• Sonuç bulunamadı

TÜRKİYE’DE MÜLTECİLERİN HUKUKİ DURUMU

2. Mültecilerin Statüsüne İlişkin Belgeler

2.2.2 Mülteci Misafirhaneleri Yönetmeliğ

Mültecilerle ilgili hukuki düzenlemelerin biri de 29 Nisan 1983 tarihli “Mülteci Misafirhaneleri Yönetmeliği”dir. Bu yönetmeliğin amacı, ülkelerinden kaçak ya da pasaportlarıyla Türkiye sınırlarına giren, Türkiye’de yaşamak ya da bir başka ülkeye gönderilmek isteği ile iltica hakkı talep eden yabancıların haklarındaki resmi işlemler tamamlanıncaya kadar geçici olarak misafirhanelere yerleştirilmesi ve ihtiyaçlarının karşılanmasına ilişkin konuları düzenlemektir. (Mülteci Misafirhaneleri Yönetmeliği madde 1, http://www.mevzuat.adalet.gov.tr/html/21589.html)

Yönetmeliğin 2. maddesi kapsamını içermektedir. Buna göre, bu yönetmeliğin maddeleri, Emniyet Genel Müdürlük Merkez Teşkilatında Yabancılar- Pasaport-Hudut-İltica-Göç-Vatandaşlık Daire Başkanlığı ile misafirhane bulunan il emniyet müdürlüklerinin, misafirhanelerin yönetim ve denetlenmesine ilişkin görev ve yetkilerine ait usulleri kapsar.

Yönetmelikte, İltica Daire Başkanlığı’nın görevleri; misafirhaneler için gerekli arsa ya da binanın kiralanması, mültecilerin ihtiyaçlarının karşılanması için ödeneklerin sağlanması, personel alımının sağlanması, misafirhanelerin iç hizmet yönergesinin hazırlanması ve gerekli dillere çevrilmesi, misafirhanelere alınacak mültecilerin belirlenmesi ve ilgili valiliğe bildirilmesi, mültecilerin vizelerinin sağlanması için gerekli kuruluşlarla işbirliği yapılması, vizesi sağlanan mültecilerin seyahat belgelerinin hazırlanması ve çıkışlarının sağlanması için ilgili yerlere talimat verilmesi, misafirhanelerin denetlenmesi olarak sıralanmaktadır.

Madde 6’da, İl Emniyet Müdürlüklerinin misafirhanelerle ilgili görevleri sayılmıştır. Bu görevler şunlardır: Misafirhanenin ve içindeki mültecilerle sığınmacıların güvenliklerinin sağlanması, binanın ihtiyaçları için harcamaların yapılması, misafirhanenin yönetimine ilişkin hizmetlerin sağlanması, misafirhaneye kabul edilen mültecilerin yerleşmelerinin sağlanması, mültecilerin ihtiyaçlarının sağlanması, mültecilerin sağlık kontrollerinin ve tedavilerinin yapılmasının sağlanması, başka ülkelere gidecek olan mültecilerin ülke içindeki dış temsilciliklerle temaslarının sağlanması, vize alan mültecilerin seyahat belgelerinin hazırlanması ve yurt dışına çıkışlarının sağlanması.

-------------------------

▶ **Yapılacak İşler**:
[1] Mülteci misafirhaneleri metninde İltica Daire Başkanlığı'na verilen görevlerin hepsini madde madde yaz.
[2] Mülteci misafirhaneleri metninden "TÜRKİYE’DE MÜLTECİLERİN HUKUKİ" sözlerinden başlayıp "madde 1, http://www.mevzuat.adalet.gov.tr/html/21589.html)" sözleri de dahil olmak üzere o kısmı harfi harfine kopyala.
Sonraki malzeme bu işlerde hiç kullanılmıyor.

▶ **Veri Kesiti**:

-------------------------

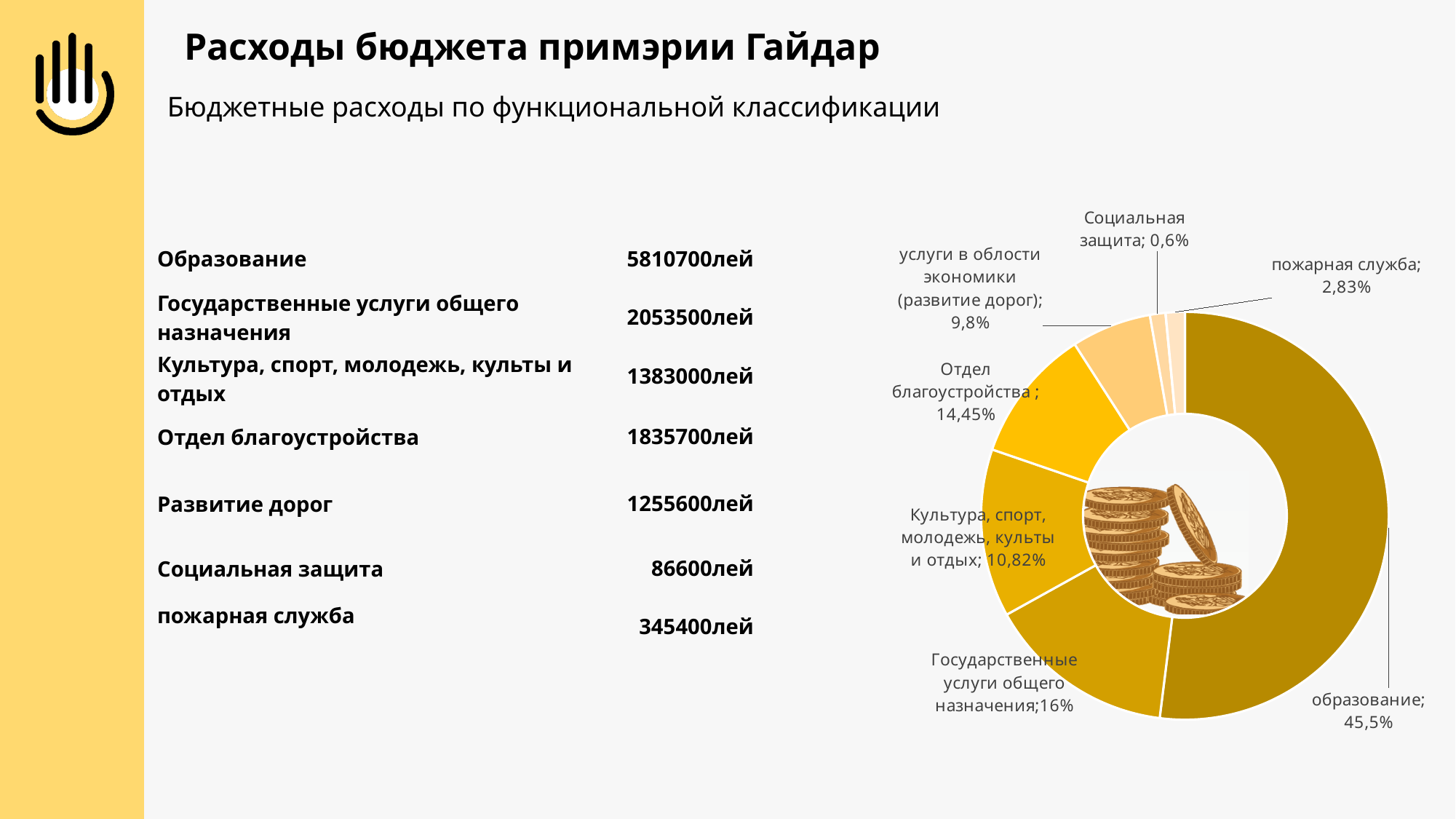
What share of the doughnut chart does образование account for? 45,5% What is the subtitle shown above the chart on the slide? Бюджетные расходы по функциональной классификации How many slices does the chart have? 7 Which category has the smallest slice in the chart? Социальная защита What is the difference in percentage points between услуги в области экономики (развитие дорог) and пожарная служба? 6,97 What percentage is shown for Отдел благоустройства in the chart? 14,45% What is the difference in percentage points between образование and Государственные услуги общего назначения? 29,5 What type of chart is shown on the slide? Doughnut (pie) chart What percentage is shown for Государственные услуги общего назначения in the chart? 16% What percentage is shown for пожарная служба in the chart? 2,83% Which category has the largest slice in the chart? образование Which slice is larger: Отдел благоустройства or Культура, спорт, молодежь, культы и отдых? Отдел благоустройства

-------------------------

▶ **Çözüm Listesi**:
[1]
- Misafirhaneler için gerekli arsa ya da binanın kiralanması
- Mültecilerin ihtiyaçlarının karşılanması için ödeneklerin sağlanması
- Personel alımının sağlanması
- Misafirhanelerin iç hizmet yönergesinin hazırlanması ve gerekli dillere çevrilmesi
- Misafirhanelere alınacak mültecilerin belirlenmesi ve ilgili valiliğe bildirilmesi
- Mültecilerin vizelerinin sağlanması için gerekli kuruluşlarla işbirliği yapılması
- Vizesi sağlanan mültecilerin seyahat belgelerinin hazırlanması ve çıkışlarının sağlanması için ilgili yerlere talimat verilmesi
- Misafirhanelerin denetlenmesi

[2]
TÜRKİYE’DE MÜLTECİLERİN HUKUKİ DURUMU

2. Mültecilerin Statüsüne İlişkin Belgeler

2.2.2 Mülteci Misafirhaneleri Yönetmeliğ

Mültecilerle ilgili hukuki düzenlemelerin biri de 29 Nisan 1983 tarihli “Mülteci Misafirhaneleri Yönetmeliği”dir. Bu yönetmeliğin amacı, ülkelerinden kaçak ya da pasaportlarıyla Türkiye sınırlarına giren, Türkiye’de yaşamak ya da bir başka ülkeye gönderilmek isteği ile iltica hakkı talep eden yabancıların haklarındaki resmi işlemler tamamlanıncaya kadar geçici olarak misafirhanelere yerleştirilmesi ve ihtiyaçlarının karşılanmasına ilişkin konuları düzenlemektir. (Mülteci Misafirhaneleri Yönetmeliği madde 1, http://www.mevzuat.adalet.gov.tr/html/21589.html)